- German flyer
- Developers: Universal (Arcade) Crystal Computing (Spectrum)
- Platforms: Arcade, ZX Spectrum
- Release: 1979: Arcade 1983: ZX Spectrum
- Genre: Fixed shooter
- Modes: Single-player, multiplayer

= Cosmic Guerilla =

1979 video game

Cosmic Guerilla is a fixed shooter arcade video game developed by Universal and released in 1979. A ZX Spectrum port was published by Crystal Computing in 1983.

==Gameplay==

The aliens steal shields protecting the player's stock of lives.

Cosmic Guerilla is a two-dimensional fixed shooter game. The player takes control of a laser cannon at the bottom of the screen whose movement is limited to left and right, and must fire at the aliens above. In contrast to Space Invaders the aliens are arranged in a single vertical line on each side of the screen, with their movement being towards the centre, one or more at a time, in an attempt to capture and remove the player's shields. The aliens cannot be hit by the player's shots until they begin to move, and the player may only fire one projectile at a time. Once a row of shields has been removed, one of the player's "lives", is exposed and able to be captured. Occasionally a very fast "mothership" will appear and traverse the screen just above the player dropping bombs.

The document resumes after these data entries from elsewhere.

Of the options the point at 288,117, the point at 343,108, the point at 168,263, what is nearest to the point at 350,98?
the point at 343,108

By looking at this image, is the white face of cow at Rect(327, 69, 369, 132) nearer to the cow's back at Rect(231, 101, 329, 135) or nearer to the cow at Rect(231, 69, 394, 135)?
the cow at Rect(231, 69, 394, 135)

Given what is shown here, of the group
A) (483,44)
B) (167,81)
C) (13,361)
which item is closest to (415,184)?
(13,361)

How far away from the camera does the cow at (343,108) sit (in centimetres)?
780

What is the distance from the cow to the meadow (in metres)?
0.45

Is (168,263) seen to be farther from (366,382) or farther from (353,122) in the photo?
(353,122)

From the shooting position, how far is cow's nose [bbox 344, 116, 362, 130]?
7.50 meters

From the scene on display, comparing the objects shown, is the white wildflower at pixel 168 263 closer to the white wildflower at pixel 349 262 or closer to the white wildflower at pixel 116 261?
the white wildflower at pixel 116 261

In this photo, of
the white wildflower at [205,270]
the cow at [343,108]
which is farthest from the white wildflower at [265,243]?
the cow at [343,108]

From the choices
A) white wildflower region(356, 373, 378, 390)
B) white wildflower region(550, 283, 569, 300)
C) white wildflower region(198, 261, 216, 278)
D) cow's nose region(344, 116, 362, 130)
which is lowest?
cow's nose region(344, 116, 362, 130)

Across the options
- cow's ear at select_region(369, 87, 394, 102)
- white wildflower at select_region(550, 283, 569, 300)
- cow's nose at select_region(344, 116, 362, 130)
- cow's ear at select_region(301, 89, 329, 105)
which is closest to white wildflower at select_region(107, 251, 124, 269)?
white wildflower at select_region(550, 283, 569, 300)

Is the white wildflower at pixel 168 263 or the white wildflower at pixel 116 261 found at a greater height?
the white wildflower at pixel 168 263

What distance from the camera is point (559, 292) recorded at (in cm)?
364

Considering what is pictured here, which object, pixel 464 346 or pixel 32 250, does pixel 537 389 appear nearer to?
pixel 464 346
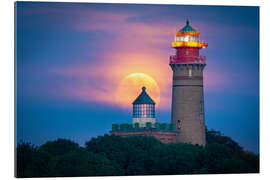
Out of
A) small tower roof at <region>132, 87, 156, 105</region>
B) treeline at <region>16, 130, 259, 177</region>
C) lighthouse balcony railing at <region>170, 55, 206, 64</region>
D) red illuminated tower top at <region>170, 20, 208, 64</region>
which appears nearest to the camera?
treeline at <region>16, 130, 259, 177</region>

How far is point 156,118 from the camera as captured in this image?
66.3m

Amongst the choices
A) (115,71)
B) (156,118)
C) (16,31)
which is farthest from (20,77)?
(156,118)

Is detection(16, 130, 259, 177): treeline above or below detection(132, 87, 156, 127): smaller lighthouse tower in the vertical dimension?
below

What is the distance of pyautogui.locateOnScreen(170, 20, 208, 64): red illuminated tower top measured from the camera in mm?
65438

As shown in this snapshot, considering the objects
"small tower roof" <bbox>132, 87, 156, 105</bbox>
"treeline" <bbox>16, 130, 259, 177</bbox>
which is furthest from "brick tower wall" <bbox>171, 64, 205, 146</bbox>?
"treeline" <bbox>16, 130, 259, 177</bbox>

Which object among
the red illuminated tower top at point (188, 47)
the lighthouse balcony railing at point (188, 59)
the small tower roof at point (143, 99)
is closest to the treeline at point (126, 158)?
the small tower roof at point (143, 99)

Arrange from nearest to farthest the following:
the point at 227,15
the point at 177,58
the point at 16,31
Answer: the point at 16,31 → the point at 227,15 → the point at 177,58

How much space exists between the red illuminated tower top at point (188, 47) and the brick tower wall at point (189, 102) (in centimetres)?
36

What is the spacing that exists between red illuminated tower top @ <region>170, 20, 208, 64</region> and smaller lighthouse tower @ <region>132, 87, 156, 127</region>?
109 inches

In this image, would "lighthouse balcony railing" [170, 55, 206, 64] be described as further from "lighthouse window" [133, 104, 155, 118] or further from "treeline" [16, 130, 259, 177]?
"treeline" [16, 130, 259, 177]

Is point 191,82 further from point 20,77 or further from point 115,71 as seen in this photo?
point 20,77

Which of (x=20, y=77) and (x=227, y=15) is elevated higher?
(x=227, y=15)

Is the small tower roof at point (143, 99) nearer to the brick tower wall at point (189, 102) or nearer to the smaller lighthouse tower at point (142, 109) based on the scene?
the smaller lighthouse tower at point (142, 109)
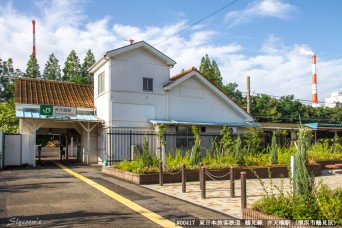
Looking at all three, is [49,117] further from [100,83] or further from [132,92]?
[132,92]

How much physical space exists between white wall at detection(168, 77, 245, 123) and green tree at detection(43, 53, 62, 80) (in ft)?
146

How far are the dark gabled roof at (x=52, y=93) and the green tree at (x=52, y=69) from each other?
39351 millimetres

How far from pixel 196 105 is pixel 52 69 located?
154ft

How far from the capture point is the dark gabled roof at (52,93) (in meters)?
23.1

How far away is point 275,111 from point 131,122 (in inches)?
1310

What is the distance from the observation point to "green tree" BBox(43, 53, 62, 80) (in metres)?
63.7

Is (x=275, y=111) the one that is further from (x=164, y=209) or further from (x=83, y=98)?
(x=164, y=209)

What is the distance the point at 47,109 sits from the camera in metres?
20.2

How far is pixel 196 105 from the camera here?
24.7 meters

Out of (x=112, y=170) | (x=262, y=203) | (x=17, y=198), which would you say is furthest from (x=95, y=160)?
(x=262, y=203)

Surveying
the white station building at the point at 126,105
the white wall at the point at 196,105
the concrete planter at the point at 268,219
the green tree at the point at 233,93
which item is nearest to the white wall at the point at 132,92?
the white station building at the point at 126,105

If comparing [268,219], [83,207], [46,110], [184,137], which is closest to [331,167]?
[184,137]

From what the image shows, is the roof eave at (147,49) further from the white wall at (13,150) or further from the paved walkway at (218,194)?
the paved walkway at (218,194)

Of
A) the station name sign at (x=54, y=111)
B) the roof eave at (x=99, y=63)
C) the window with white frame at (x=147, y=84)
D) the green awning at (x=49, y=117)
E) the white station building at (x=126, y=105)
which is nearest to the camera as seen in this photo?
the green awning at (x=49, y=117)
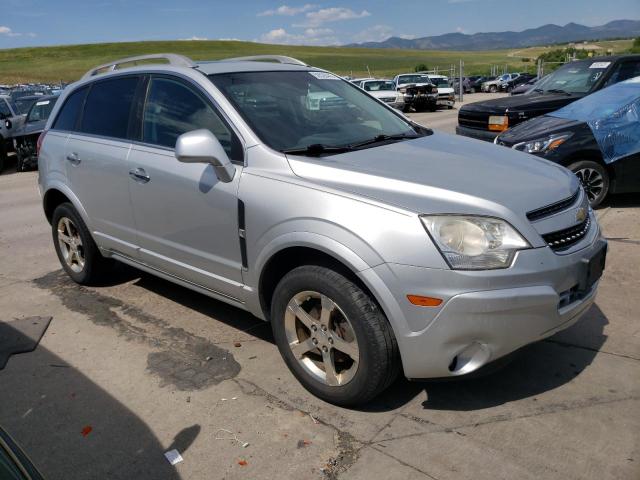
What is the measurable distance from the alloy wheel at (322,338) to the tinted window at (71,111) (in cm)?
298

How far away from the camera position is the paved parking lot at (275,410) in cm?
276

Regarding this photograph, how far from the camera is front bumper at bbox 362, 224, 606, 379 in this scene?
2.66 meters

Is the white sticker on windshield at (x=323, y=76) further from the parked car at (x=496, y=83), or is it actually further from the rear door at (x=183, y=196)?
the parked car at (x=496, y=83)

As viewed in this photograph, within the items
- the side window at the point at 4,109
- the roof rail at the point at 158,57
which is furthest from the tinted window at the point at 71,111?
the side window at the point at 4,109

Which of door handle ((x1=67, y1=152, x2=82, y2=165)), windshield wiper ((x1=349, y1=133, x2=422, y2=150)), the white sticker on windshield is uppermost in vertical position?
the white sticker on windshield

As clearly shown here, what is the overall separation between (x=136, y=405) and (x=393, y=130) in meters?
2.44

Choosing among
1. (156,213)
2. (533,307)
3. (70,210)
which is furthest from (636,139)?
(70,210)

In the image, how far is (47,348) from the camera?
4.14 meters

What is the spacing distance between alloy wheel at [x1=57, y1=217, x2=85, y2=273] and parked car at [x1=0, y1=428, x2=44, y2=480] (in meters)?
3.50

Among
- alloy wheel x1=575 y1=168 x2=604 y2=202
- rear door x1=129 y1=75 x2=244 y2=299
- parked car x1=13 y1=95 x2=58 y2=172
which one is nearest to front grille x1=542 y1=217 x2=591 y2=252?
rear door x1=129 y1=75 x2=244 y2=299

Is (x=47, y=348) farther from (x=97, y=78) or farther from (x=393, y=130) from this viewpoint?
(x=393, y=130)

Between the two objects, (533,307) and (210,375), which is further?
(210,375)

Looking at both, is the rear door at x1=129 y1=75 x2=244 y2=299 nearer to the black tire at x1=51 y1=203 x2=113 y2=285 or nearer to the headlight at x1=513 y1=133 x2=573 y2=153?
the black tire at x1=51 y1=203 x2=113 y2=285

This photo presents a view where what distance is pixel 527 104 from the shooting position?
918 cm
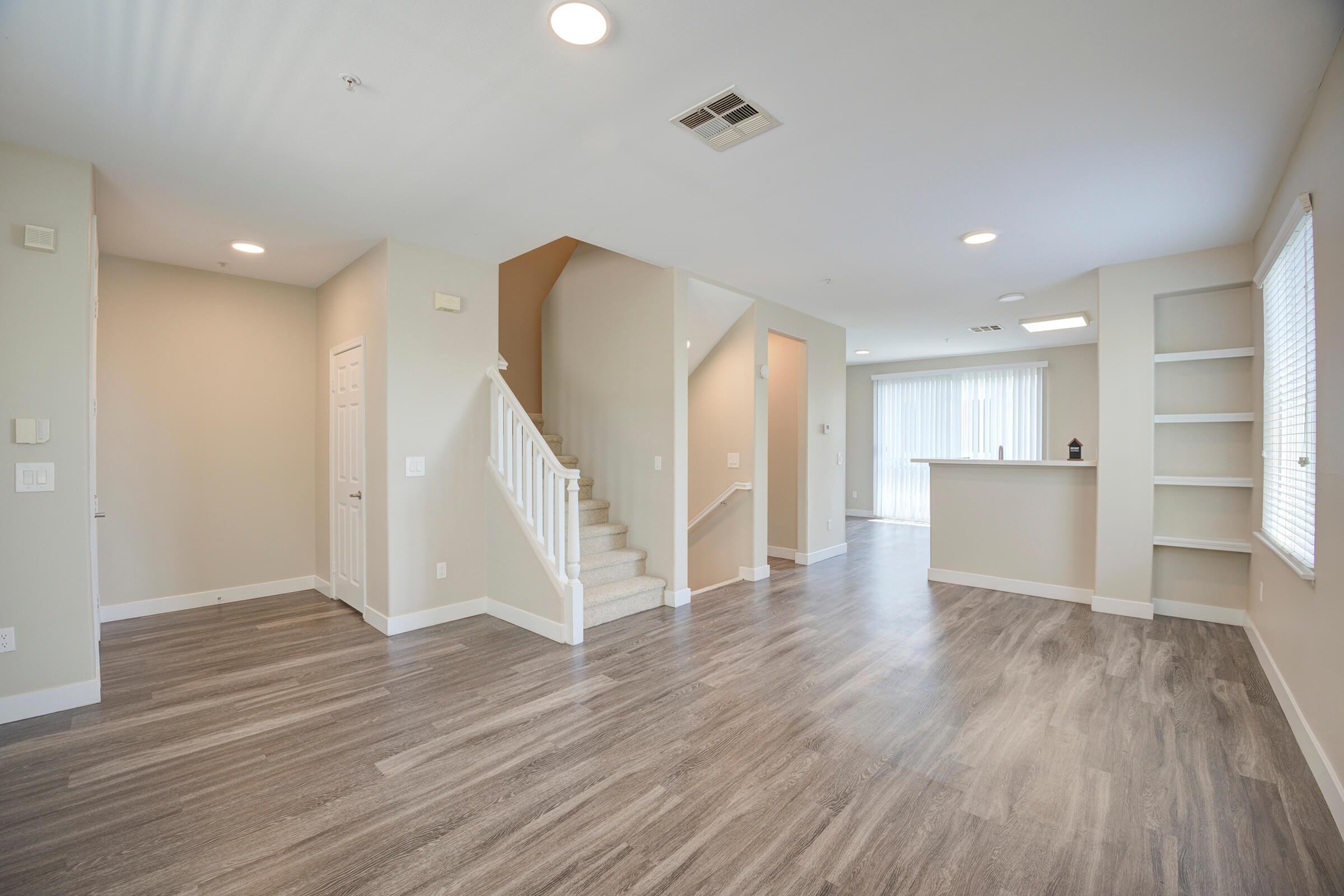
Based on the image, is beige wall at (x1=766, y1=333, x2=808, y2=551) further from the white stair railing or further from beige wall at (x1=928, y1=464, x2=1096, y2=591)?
the white stair railing

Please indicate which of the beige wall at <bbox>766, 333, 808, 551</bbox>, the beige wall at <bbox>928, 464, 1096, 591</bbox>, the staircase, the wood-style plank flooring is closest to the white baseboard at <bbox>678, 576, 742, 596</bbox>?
the staircase

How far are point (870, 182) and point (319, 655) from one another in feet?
14.1

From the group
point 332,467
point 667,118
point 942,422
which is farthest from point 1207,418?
point 332,467

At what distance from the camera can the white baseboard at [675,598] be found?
189 inches

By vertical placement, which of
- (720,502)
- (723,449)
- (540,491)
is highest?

There are six levels of difficulty along with four game modes allowing combinations of the regular game, bonus enemies, and faster aliens. There is also a two player mode where players take alternative turns.

==Reception==
Cosmic Guerilla was invariably compared to Space Invaders, though Sinclair User described it as the "next step up", with its different scenarios and object arrangement. Home Computing Weekly, Sinclair User and ZX Computing all praised the game's smooth graphics, though HCU felt that better use could have been made of the sound. The game was generally well received, and described variously as "incredibly addictive" and "very playable", and "highly recommended".